Dr Rowley commended the US for its commitment for more funding toward the COVAX facility, reaffirming that the pandemic is a global issue:

‘For CARICOM, our first order of business is to ensure that as many of our citizens as possible are vaccinated as early as possible. This is fundamental to resuming social and economic activity across all spheres. The pandemic has spawned a crisis in health, closed our borders, crippled economic growth and is creating a debt crisis that is unravelling noteworthy gains made by CARICOM countries.'

'Last month, the World Economic Forum cautioned that job creation is slowing while simultaneously, job destruction is accelerating. We all have to fight against that and awaken the opportunities of the digital economy.’

‘A real and present danger is the emergence of new variants which may or may not be neutralised by the vaccines developed to date. It is for this reason that the fair, transparent and equitable distribution of COVID-19 vaccines is critically urgent. We applaud President Biden’s commitment to channel US$4 billion to the COVAX facility in the next two years and, the G7 pledge of US$4.3 billion to develop and distribute effective tests, treatments and vaccines worldwide. We too recognise that no country can be safe until every country is safe.’

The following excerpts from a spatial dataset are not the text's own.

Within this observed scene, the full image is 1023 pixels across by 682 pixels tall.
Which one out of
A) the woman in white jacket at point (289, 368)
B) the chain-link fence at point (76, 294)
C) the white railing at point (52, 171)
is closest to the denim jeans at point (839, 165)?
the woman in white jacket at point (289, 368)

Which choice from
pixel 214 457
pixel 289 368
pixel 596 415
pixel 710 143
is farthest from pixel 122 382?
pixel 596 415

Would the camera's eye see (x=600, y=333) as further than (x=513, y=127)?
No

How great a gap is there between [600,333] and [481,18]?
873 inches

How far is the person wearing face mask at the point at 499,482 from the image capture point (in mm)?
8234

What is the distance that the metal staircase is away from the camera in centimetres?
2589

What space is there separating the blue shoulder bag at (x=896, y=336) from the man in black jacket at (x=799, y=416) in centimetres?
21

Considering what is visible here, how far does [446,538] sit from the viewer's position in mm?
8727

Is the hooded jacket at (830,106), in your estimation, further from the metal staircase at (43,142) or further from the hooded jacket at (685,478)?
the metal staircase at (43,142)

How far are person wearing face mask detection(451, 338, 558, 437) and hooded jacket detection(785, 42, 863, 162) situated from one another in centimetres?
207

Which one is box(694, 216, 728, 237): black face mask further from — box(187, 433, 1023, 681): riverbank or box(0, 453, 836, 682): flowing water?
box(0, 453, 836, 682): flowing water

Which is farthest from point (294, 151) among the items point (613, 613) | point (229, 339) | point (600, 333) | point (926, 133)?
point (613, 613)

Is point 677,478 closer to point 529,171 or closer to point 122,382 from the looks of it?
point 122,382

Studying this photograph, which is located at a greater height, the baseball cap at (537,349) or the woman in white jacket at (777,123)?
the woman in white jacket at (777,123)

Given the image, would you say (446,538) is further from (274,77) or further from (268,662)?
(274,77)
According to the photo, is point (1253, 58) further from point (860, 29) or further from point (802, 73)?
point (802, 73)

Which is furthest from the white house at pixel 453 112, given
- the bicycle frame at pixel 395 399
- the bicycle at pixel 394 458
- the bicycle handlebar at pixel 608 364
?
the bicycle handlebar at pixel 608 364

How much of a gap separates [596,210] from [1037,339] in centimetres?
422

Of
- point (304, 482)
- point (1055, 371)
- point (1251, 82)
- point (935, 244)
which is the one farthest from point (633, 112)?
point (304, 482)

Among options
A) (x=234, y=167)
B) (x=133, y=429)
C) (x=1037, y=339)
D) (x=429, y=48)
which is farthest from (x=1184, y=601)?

‘CARICOM wants to work alongside the US and other international partners within a robust multilateral framework to build back better together and ensure that no one is left behind. On February 17, the United Nations Secretary-General regretted that “just 10 countries have administered 75 per cent of all COVID-19 vaccines…while, more than 130 countries have not received a single dose.”

'We applaud his resolve to mobilise the entire UN apparatus in support of a Global Vaccination Plan and to bring together all those with the required power, expertise and production capacities to achieve this outcome. We in CARICOM expect to receive our first doses sometime around mid-March.’

Trinidad and Tobago is due to receive around 100,000 AstraZeneca vaccines via the COVAX facility. To date, the country has received a gift of 2,000 vaccines from Barbados which is being administered to frontline healthcare workers.